I’m in the group that welcomes the new EN. I listen to the back half of their catalog way more often.
EINSTÜRZENDE NEUBAUTEN
Ende Neu
(1996)

You're now at the promised land of songs that sound like songs and have melodies and choruses and all the stuff that time has taught you to love about music. Took us six albums, but if you're only going to listen to one, let this be it.
Around this time EN, started crowdfunding albums way before the days of patreon, gofundme, etc. They set up a "Supporters" group section of their website in 2002 that got you exclusive releases, views into the studio, chat sessions with band members, etc.
Not only did it gain you access to exclusive content, but if you were a Supporter and you could get to Berlin, you could often be a *a part* of the content, as seen here on the song "Was Ist Ist" that kicks off Ende Neu. (This is not the studio version.)

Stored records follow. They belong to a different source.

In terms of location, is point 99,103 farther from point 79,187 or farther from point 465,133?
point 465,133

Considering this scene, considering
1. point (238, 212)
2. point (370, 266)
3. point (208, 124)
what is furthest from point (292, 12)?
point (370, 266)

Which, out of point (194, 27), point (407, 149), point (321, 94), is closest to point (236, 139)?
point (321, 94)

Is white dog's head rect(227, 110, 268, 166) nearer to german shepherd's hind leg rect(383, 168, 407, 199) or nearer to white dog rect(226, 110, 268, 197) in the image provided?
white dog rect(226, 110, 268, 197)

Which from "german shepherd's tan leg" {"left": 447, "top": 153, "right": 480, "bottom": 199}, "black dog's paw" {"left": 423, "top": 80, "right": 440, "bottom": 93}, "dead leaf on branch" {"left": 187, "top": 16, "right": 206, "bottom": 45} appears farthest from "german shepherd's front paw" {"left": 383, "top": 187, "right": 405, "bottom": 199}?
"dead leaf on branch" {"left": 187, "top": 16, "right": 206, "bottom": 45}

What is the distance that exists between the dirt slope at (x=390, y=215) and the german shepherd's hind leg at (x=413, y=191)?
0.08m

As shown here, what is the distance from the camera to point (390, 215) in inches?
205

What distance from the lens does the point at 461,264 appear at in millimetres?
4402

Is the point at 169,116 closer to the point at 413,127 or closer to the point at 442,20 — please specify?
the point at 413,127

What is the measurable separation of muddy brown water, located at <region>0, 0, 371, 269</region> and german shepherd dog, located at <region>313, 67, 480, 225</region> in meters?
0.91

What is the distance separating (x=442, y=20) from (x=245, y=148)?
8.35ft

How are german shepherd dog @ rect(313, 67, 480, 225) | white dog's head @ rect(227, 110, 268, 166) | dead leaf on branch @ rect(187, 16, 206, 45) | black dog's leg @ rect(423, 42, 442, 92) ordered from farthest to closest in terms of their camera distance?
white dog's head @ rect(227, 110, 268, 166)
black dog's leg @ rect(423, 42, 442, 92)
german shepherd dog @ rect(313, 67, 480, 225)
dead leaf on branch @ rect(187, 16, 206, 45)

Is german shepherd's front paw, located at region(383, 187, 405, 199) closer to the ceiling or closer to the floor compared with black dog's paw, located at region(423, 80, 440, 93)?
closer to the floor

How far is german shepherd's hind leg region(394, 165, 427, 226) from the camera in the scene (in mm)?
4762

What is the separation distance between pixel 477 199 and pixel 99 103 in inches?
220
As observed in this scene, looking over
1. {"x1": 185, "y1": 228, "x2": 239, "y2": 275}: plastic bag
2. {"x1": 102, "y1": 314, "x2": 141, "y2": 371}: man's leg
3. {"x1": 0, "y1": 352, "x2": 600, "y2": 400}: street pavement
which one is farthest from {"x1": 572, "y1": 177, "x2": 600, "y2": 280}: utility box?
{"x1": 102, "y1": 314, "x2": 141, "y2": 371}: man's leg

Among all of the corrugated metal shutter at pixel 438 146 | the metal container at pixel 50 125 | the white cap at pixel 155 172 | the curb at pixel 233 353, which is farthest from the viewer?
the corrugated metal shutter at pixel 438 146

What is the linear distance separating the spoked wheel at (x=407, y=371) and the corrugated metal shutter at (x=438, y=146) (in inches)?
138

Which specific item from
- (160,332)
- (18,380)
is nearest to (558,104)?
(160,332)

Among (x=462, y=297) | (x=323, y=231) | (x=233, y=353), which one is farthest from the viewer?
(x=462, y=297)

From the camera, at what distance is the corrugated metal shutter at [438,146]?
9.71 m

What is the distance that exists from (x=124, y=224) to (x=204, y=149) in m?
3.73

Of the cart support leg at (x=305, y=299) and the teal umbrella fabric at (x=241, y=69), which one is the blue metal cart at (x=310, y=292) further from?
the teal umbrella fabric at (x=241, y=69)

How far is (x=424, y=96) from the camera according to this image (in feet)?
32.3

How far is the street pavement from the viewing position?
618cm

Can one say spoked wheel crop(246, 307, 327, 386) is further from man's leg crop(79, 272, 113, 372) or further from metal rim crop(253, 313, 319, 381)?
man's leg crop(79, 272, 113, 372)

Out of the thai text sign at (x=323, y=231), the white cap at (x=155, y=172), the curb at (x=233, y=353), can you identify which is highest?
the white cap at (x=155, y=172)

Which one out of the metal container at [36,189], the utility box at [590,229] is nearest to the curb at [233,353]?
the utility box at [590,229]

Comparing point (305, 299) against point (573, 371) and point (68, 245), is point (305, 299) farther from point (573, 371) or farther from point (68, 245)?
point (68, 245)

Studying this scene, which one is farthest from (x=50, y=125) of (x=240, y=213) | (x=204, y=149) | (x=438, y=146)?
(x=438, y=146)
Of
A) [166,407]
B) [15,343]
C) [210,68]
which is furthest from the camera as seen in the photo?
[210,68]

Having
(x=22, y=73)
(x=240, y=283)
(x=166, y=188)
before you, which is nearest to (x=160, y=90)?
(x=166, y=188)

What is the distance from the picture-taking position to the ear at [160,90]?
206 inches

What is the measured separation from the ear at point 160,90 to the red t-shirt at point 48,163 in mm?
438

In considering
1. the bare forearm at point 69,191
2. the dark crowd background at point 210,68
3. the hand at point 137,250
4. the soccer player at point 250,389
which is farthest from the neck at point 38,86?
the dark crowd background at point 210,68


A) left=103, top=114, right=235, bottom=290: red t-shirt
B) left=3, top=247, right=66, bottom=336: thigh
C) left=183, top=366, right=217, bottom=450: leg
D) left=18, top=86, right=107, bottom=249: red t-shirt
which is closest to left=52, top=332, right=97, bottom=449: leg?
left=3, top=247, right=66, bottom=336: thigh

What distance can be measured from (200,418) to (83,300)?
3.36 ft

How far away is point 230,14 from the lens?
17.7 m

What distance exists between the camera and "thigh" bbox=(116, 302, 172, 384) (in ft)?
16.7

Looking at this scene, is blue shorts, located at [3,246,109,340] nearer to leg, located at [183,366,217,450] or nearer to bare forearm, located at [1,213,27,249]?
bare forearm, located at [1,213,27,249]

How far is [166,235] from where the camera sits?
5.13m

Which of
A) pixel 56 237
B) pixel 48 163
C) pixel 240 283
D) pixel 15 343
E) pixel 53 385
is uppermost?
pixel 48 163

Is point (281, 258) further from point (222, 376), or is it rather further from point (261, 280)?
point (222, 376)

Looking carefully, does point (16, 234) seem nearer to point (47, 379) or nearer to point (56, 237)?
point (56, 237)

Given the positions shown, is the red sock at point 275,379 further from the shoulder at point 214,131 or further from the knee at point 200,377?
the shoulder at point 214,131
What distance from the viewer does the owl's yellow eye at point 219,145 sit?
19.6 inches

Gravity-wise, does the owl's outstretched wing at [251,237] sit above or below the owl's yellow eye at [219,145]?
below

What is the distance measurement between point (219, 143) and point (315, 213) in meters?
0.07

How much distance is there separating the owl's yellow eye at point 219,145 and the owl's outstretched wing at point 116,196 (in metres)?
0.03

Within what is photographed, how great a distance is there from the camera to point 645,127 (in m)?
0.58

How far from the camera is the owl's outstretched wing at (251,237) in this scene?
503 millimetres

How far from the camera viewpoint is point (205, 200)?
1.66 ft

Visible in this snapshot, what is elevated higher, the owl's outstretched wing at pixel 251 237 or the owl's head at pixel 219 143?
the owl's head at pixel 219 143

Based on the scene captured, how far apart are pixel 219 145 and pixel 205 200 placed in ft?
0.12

"Die Explosion Im Festspiehaus" is a slow burner with some creative sounds. In the past, they banged on shopping carts, used jackhammers, etc. At the 1:22 mark you hear a solo for pencil on paper. You also hear mic'd metal rings rotating to great effect:
Another standout track is "NNNAAAMMM," which stands for New No New Age Advanced Ambient Motor Music Machine. The lengthy title is chanted like a mantra over a throbbing beat and hand claps and other noises for the better part of 10 minutes. It rules hard.
No one was expecting an album this melodic, with a string section and much more conventional sounds. They'd mastered the domain of noise and chaos and now they're showing an ability to reinvent and excel in a melodic, but still inventive environment.
Pitchfork kind of took a dump on it giving it a 4.6 and the review has since been deleted from their site. You can see it on the Wayback Machine here though.

https://web.archive.org/web/20011223060519/http://pitchforkmedia.com/record-reviews/e/einsturzende-neubauten/ende-neu.shtml
This is the album that got me into these guys. I didn't personally find it until around 2000 or so, but I'm glad I did and have spent the last 20 years exploring this even morphing beast of a band.